Les appels de la région du Kurdistan sont restés largement sans réponse, de la part de Washington. Les États-Unis voulaient rendre Abadi autonome, espérant qu’il deviendrait le nouvel homme fort de l’Irak et qu’il pourrait unifier un Irak nationaliste moins pro-iranien. En 2017, le ministre des Affaires étrangères d’Arabie saoudite a effectué une visite historique en Irak et Abadi s’est également rendu en Arabie saoudite. Les compagnies aériennes saoudiennes ont commencé à effectuer leurs premiers vols vers l’Irak en 27 ans. Les États-Unis ont estimé qu’Abadi pourrait être disposé à travailler plus étroitement avec les États arabes. Mais il devrait être autorisé à le faire. Les milices chiites avaient donc également besoin d’une victoire pour montrer leur force. Asaib Ahl al-Haq a déclaré ouvertement que les combats pour Mossoul et Tel Afar étaient une «revanche» pour le martyre de l’imam chiite Hussein il y a des siècles. Les milices ont été accusées d’abus généralisés à travers l’Irak en 2017.

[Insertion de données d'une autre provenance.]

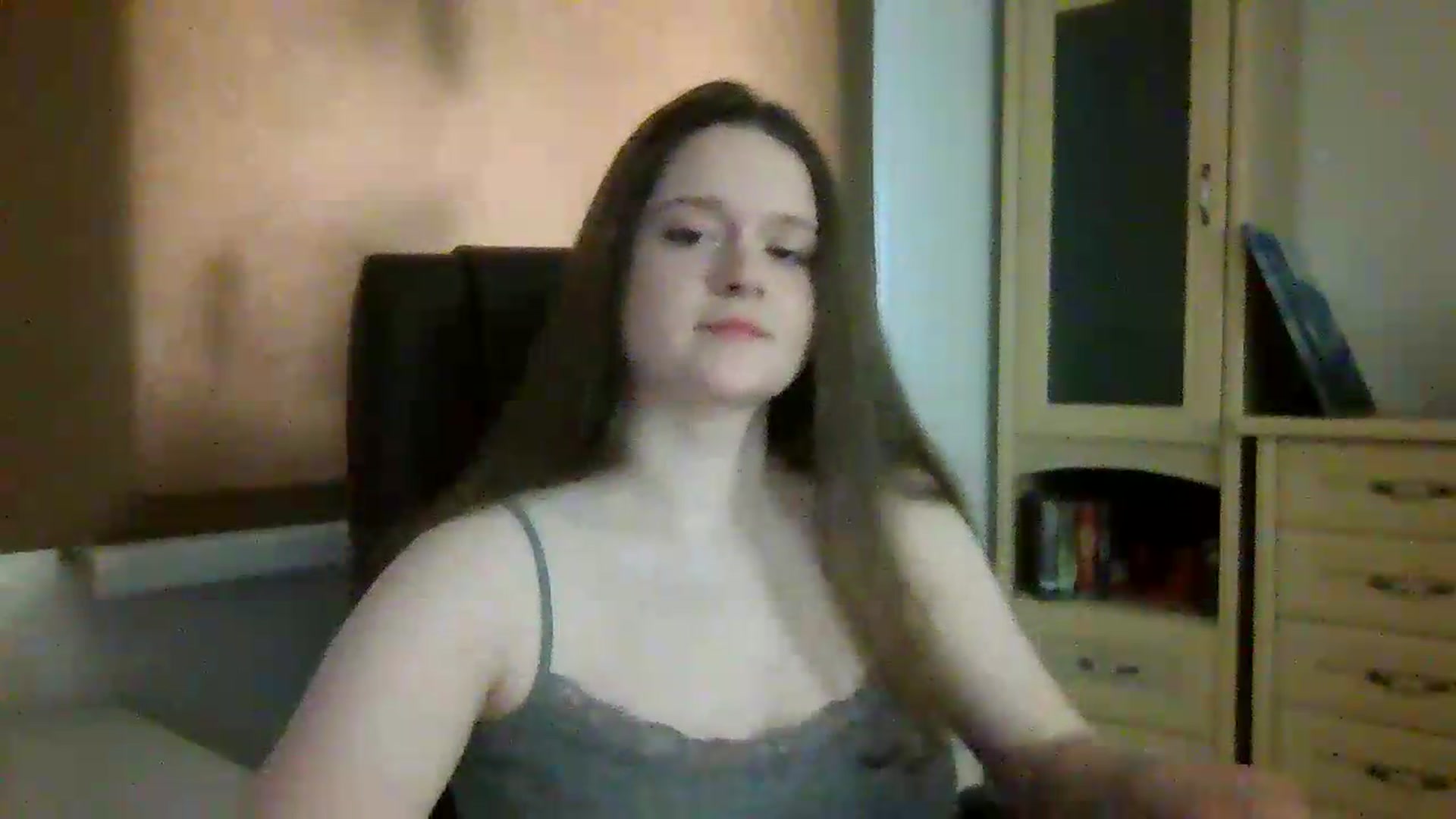 Gallery image thumbnail from KiraDelys's myfreecams stream on, 05/12/2026, 04:14 image 4 of 20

Dans le même temps, la région du Kurdistan a organisé un référendum sur l’indépendance prévu pour septembre 2017. Les États-Unis et d’autres pays se sont opposés au référendum. L’Iran s’y est également opposé. Après que les Kurdes ont voté massivement pour l’indépendance, les chefs de milices soutenus par l’Iran, tels que Muhandis et Hadi al-Amiri de l’Organisation Badr, ont planifié une attaque contre la région kurde. Ils voulaient reprendre Kirkouk et Sinjar aux Kurdes, zones que les Peshmergas avaient défendues contre l’Etat islamique pendant la guerre. En octobre, ils ont mis leur plan en branle. Lors de brefs affrontements à la mi-octobre, ils ont emporté Kirkouk en l’arrachant aux Peshmergas avec l’aide de l’armée irakienne. Pour la région kurde, tous les cauchemars du passé, lorsque Saddam Hussein avait envoyé des chars contre eux, se sont ravivés. A ce moment-là, Washington est resté sur la touche, encourageant implicitement Abadi à montrer à la région kurde une main ferme et à la punir pour avoir cherché l’indépendance. La montée des milices chiites, qui ont célébré leur victoire à Kirkouk en faisant tomber des drapeaux kurdes, découle de cette situation. Une semaine après que les États-Unis ont virtuellement encouragé Abadi à reprendre Kirkouk, il a convoqué Tillerson à Bagdad et lui a dit que les groupes soutenus par l’Iran étaient en Irak pour rester comme composante du paysage politique.

Deux mois après que les milices chiites ont aidé à planifier l’attaque des Kurdes à Kirkouk, Qais Khazali s’est rendu au Liban pour menacer Israël. La bataille de Kirkouk avait renforcé les milices, qui ont maintenant déclaré ouvertement qu’elles expulseraient les États-Unis d’Irak et de Syrie, et combattraient les États-Unis et Israël. En juin 2018, des frappes aériennes ont fracassé un complexe du Kataib Hezbollah en Syrie. À ce moment-là, les milices travaillaient déjà avec l’Iran pour apporter au Hezbollah des armes à guidage de précision et des missiles balistiques via l’Irak en Syrie. D’autres missiles balistiques sont arrivés en août 2018. En février 2019, ils ont commencé à harceler les forces américaines en Irak. Puis, ils ont commencé à tirer des roquettes sur les Américains. Le 27 décembre, un entrepreneur (sous-traitant) américain a été tué et les États-Unis ont exercé des représailles. Les généraux et responsables de la région du Kurdistan avaient mis en garde contre un tel incident depuis des années. Leur avertissement est tombé largement dans l’oreille d’un sourd.